「和(なごみ)のウエディング」や「sesame-wedding ウエディングアイテム」などの結婚雑誌を制作する㈱明-美の飯田美代子社長が、和婚本を上梓した。
堂上にとってジャーナリズムの“師匠”はふたりいるのだが、実は師匠のふたりは大学時代の同級生である。
ひとりはD先生といって、NHK解説委員まで務められたジャーナリズム界の重鎮で、雑誌・新聞を中心に400人の弟子を輩出した方だった。

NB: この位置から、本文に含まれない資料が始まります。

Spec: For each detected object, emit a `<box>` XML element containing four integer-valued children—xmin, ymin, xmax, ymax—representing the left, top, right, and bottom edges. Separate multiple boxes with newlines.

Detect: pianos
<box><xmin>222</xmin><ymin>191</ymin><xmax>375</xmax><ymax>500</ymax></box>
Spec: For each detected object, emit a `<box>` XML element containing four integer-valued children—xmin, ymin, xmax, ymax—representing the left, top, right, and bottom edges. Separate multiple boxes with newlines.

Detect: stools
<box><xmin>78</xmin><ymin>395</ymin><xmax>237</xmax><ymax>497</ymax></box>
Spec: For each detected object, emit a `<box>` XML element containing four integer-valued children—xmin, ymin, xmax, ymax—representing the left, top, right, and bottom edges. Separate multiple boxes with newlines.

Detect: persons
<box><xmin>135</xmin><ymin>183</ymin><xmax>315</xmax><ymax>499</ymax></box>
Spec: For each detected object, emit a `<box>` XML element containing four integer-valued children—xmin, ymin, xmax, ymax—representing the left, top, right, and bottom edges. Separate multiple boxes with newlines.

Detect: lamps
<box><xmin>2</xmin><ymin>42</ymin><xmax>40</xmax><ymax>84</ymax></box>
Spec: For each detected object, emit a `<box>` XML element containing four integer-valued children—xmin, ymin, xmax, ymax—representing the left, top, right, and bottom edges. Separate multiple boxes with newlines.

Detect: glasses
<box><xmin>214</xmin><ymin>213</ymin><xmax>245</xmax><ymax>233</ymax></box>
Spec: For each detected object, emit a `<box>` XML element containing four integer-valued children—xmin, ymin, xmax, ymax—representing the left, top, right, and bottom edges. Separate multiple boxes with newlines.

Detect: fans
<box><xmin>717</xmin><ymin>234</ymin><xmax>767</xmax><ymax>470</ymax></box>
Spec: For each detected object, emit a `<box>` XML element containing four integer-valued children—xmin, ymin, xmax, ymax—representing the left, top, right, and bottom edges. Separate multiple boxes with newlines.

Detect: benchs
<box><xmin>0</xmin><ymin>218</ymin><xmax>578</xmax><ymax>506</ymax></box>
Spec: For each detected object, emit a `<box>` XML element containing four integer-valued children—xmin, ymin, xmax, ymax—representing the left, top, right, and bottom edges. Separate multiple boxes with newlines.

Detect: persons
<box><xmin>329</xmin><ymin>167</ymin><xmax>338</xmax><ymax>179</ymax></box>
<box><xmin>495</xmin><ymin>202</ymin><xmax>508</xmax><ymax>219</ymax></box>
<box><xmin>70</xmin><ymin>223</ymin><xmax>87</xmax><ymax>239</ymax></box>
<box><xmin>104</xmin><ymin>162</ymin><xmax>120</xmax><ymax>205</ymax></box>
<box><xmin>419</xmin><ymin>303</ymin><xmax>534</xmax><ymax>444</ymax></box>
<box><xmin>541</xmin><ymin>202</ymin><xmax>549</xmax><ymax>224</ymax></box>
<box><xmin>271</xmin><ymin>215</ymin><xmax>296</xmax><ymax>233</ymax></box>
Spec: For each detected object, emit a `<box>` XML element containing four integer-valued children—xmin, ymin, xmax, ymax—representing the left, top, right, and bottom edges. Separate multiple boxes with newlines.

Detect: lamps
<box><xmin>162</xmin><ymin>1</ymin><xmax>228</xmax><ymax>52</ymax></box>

いまではこの弟子たちが各メディアの部長や取締役クラスとなっている。
D先生「堂上、お前はほんのちょっとの才能があるからといって、努力を怠っている。いまのままでは努力に勝る人にいずれ遅れを取るのは明白だ。お前の教育係を呼んだから、しっかりとその人のもとで学べ」と、同級生である飯田師匠を私の上司につけてくれた。

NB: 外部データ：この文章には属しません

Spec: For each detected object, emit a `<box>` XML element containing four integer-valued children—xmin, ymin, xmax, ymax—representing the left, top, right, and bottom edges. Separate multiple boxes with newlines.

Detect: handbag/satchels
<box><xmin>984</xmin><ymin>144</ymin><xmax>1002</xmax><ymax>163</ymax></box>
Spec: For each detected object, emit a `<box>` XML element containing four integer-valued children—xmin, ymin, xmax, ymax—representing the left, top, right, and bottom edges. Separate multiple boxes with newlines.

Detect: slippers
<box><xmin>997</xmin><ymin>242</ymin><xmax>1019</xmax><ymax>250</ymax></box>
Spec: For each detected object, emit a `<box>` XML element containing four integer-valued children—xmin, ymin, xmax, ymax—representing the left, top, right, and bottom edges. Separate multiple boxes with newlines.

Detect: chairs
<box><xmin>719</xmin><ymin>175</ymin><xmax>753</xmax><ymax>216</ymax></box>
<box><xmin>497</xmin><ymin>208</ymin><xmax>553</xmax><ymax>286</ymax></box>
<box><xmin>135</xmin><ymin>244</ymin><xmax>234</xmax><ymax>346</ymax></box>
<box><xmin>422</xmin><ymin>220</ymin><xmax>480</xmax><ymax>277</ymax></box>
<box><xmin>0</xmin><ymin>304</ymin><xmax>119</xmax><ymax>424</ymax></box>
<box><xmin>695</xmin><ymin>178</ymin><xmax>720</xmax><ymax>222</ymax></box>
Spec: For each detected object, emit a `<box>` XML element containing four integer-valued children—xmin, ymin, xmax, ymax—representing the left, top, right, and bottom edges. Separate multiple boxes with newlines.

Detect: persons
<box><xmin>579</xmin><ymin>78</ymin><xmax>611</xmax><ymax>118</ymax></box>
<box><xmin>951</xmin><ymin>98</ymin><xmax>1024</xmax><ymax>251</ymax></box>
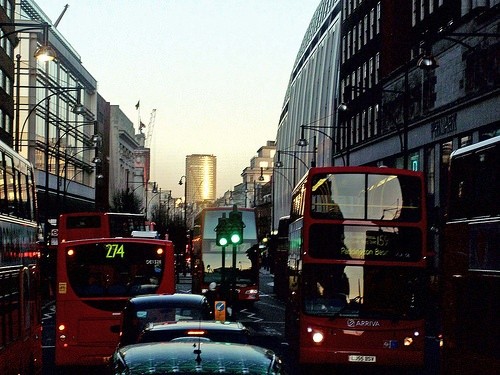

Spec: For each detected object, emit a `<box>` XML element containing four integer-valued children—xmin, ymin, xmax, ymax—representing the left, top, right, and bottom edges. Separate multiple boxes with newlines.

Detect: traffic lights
<box><xmin>229</xmin><ymin>211</ymin><xmax>243</xmax><ymax>245</ymax></box>
<box><xmin>216</xmin><ymin>218</ymin><xmax>229</xmax><ymax>246</ymax></box>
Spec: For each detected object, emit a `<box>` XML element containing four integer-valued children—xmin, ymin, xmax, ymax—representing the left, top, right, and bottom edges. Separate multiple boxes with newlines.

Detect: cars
<box><xmin>110</xmin><ymin>266</ymin><xmax>286</xmax><ymax>375</ymax></box>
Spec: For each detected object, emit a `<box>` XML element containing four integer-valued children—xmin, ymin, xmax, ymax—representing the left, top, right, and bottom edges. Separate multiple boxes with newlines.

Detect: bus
<box><xmin>275</xmin><ymin>215</ymin><xmax>291</xmax><ymax>304</ymax></box>
<box><xmin>0</xmin><ymin>139</ymin><xmax>47</xmax><ymax>375</ymax></box>
<box><xmin>189</xmin><ymin>204</ymin><xmax>262</xmax><ymax>303</ymax></box>
<box><xmin>432</xmin><ymin>133</ymin><xmax>500</xmax><ymax>375</ymax></box>
<box><xmin>283</xmin><ymin>165</ymin><xmax>438</xmax><ymax>375</ymax></box>
<box><xmin>53</xmin><ymin>234</ymin><xmax>177</xmax><ymax>368</ymax></box>
<box><xmin>57</xmin><ymin>213</ymin><xmax>157</xmax><ymax>240</ymax></box>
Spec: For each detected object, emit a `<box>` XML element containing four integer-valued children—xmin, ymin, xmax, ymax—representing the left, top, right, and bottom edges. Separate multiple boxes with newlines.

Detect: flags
<box><xmin>135</xmin><ymin>102</ymin><xmax>139</xmax><ymax>110</ymax></box>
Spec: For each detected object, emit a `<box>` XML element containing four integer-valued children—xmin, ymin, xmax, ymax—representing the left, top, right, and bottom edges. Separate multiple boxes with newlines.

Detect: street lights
<box><xmin>9</xmin><ymin>52</ymin><xmax>105</xmax><ymax>221</ymax></box>
<box><xmin>145</xmin><ymin>186</ymin><xmax>173</xmax><ymax>221</ymax></box>
<box><xmin>258</xmin><ymin>152</ymin><xmax>297</xmax><ymax>191</ymax></box>
<box><xmin>178</xmin><ymin>176</ymin><xmax>188</xmax><ymax>227</ymax></box>
<box><xmin>126</xmin><ymin>170</ymin><xmax>157</xmax><ymax>213</ymax></box>
<box><xmin>337</xmin><ymin>62</ymin><xmax>411</xmax><ymax>169</ymax></box>
<box><xmin>295</xmin><ymin>123</ymin><xmax>350</xmax><ymax>166</ymax></box>
<box><xmin>275</xmin><ymin>134</ymin><xmax>317</xmax><ymax>168</ymax></box>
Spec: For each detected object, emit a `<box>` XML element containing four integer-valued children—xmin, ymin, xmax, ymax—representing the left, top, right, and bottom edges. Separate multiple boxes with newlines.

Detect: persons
<box><xmin>312</xmin><ymin>282</ymin><xmax>330</xmax><ymax>305</ymax></box>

そういう事情で婦人画報社(現在のアシェット婦人画報)で「ヴァンサンカン」や「美しい着物」の編集担当者だった飯田師匠と出会ったのである。25年前の話だ。
この話を続けると長くなるので(笑)、飯田師匠の話に移る。
なにしろ着物雑誌を長年担当していたのである。
そしてその前は、美容業界でヘアメイクを教え、美容ジャーナリストとして朝日新聞などにも美容関連記事を連載していた。
2年前の話だが、ある大先生のパーティーが始まる前、そのホテルのロビーで師匠と堂上が打ち合わせをしていると、
「あら、飯田先生?」
などと声をかけてくる参加者多数(笑)。
ついには、それまで隣のソファで雑談をしていた着物姿のおばさんまでもが、
「飯田先生、どうもいままで気づきませんで失礼いたしました」
というではないか(笑)。
全員、地方の美容界では“先生”と呼ばれ、何人もの弟子を持っている方々だったが、そういうわけで打ち合わせどころではなくなってしまった。

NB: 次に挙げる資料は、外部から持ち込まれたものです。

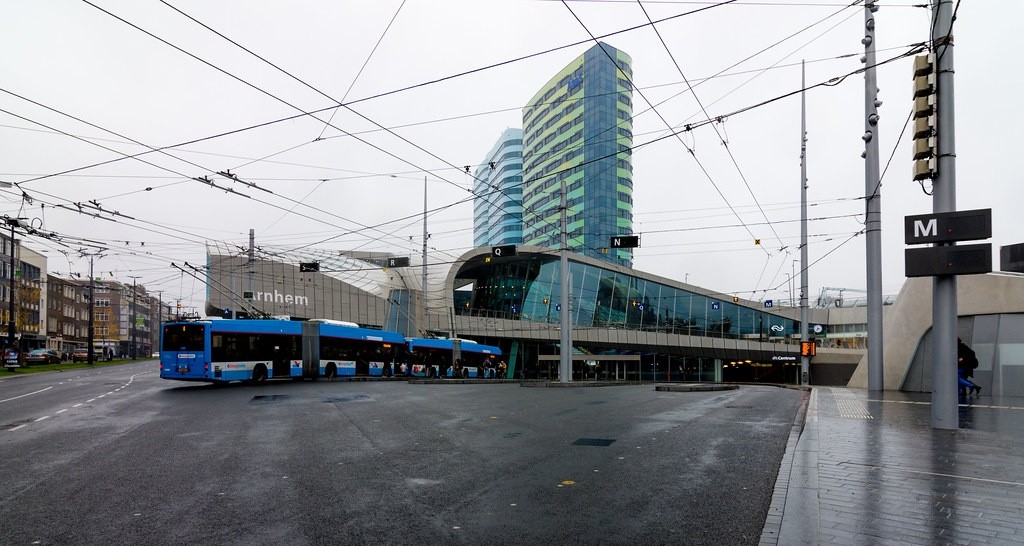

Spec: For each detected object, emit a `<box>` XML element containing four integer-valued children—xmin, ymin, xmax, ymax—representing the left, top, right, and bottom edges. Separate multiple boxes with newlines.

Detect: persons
<box><xmin>106</xmin><ymin>345</ymin><xmax>130</xmax><ymax>364</ymax></box>
<box><xmin>380</xmin><ymin>343</ymin><xmax>697</xmax><ymax>384</ymax></box>
<box><xmin>958</xmin><ymin>335</ymin><xmax>983</xmax><ymax>398</ymax></box>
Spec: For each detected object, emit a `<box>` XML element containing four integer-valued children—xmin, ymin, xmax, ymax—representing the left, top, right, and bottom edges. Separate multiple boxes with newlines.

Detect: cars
<box><xmin>26</xmin><ymin>349</ymin><xmax>62</xmax><ymax>366</ymax></box>
<box><xmin>153</xmin><ymin>352</ymin><xmax>160</xmax><ymax>358</ymax></box>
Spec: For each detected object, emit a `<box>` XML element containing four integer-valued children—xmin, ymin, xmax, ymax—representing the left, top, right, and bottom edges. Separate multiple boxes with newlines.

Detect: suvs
<box><xmin>74</xmin><ymin>349</ymin><xmax>99</xmax><ymax>363</ymax></box>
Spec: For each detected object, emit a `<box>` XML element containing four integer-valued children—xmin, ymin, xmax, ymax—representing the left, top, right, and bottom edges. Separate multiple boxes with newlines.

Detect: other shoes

なぜ、こんなまわりくどいことを語っているかというと、美容(ヘアメイク)と着付けを含む着物全般の知識がなければ、和婚は理解できないからだ。
うわっつらだけの和婚コーディネートはできても、基本やしきたりという大本を知らないから、応用が利かないのである。
つまり「どう崩せばいいのか(アレンジすればいいのか)」わからない。
例えば、その大本とはこんなことだ。
「そもそも、なぜ花嫁は、角隠しや綿帽子をかぶるのか?」
答えは「和婚 花嫁衣装&和の結婚式新ルール」に書いてあるが、和婚を望む花嫁のみなさんは、この質問をその会場のドレススタイリストやウエディングプランナーに聞いてみればいいと思う。
さらには「披露宴の途中で着なれない和装姿の新婦の気分が悪くなった」というケース。
飯田師匠「それはその会場の着付け担当が、バカみたいにぎゅうぎゅう締め付けて着つけるから。新婦は初めて着物を着るのだから、着つけの担当者か介添えさんが、適宜、ゆるめてあげればいい」。
しかし、そういう基本知識が会場側にないと、着付け担当者や昔ながらの着物姿の介添えさんも披露宴の最中にはスタンバイあるいは不在で、結果、顧客満足とは程遠い披露宴がまた1つ出来上がってしまうのだ。
本書はあくまでも花嫁向けに書かれた本だが、そういう意味からも、衣裳担当者やウエディングプランナー、そして学校でその人たちを教える若い先生がたにも一読してほしい本といえる。表紙のオビには、桂由美先生の推薦文。